Look in the material below for the line with "Couverture Femmes dans l'Histoire. Provence" and the line with "Santa peeking out", then set down exactly those two lines and all lines between, nothing more.

◆ **ENTRIES SUPPLIED**
★ ★ ★ ★

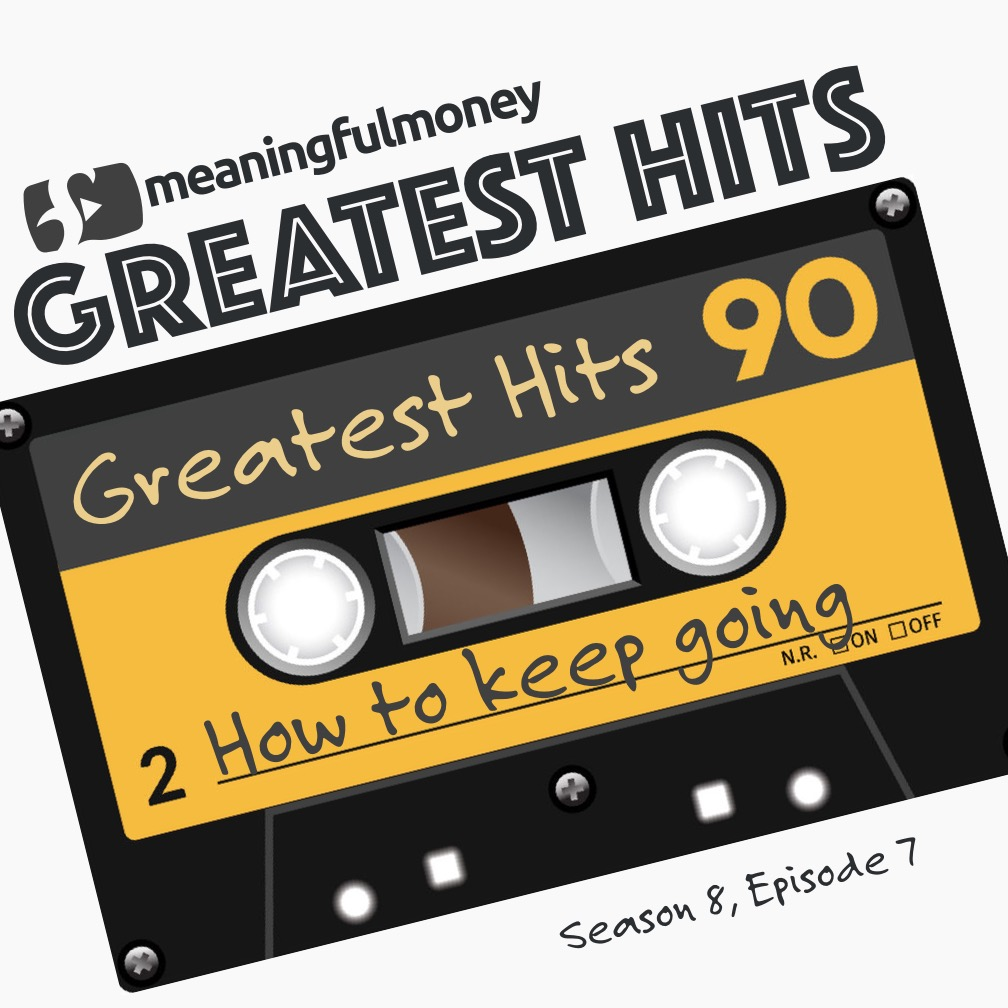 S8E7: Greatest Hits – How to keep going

★ ★ ★ ★

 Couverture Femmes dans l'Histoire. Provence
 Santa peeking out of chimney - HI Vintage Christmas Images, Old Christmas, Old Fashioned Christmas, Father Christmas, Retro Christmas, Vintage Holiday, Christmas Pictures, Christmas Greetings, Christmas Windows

★ ★ ★ ★

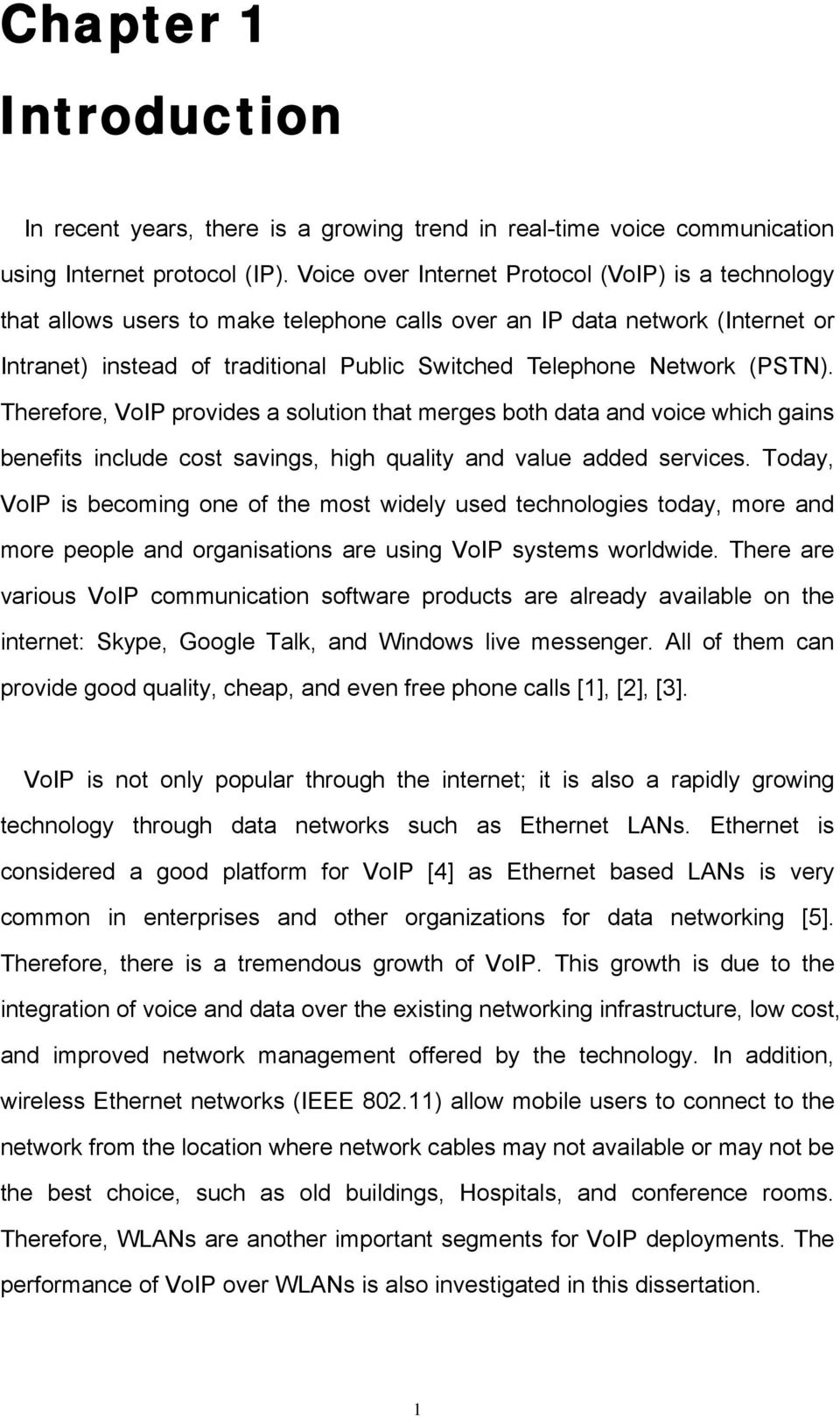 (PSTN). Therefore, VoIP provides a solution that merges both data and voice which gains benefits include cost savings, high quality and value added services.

★ ★ ★ ★

◆ **THE ANSWER**
 Couverture Femmes dans l'Histoire. Provence
 Santa peeking out of chimney - HI Vintage Christmas Images, Old Christmas, Old Fashioned Christmas, Father Christmas, Retro Christmas, Vintage Holiday, Christmas Pictures, Christmas Greetings, Christmas Windows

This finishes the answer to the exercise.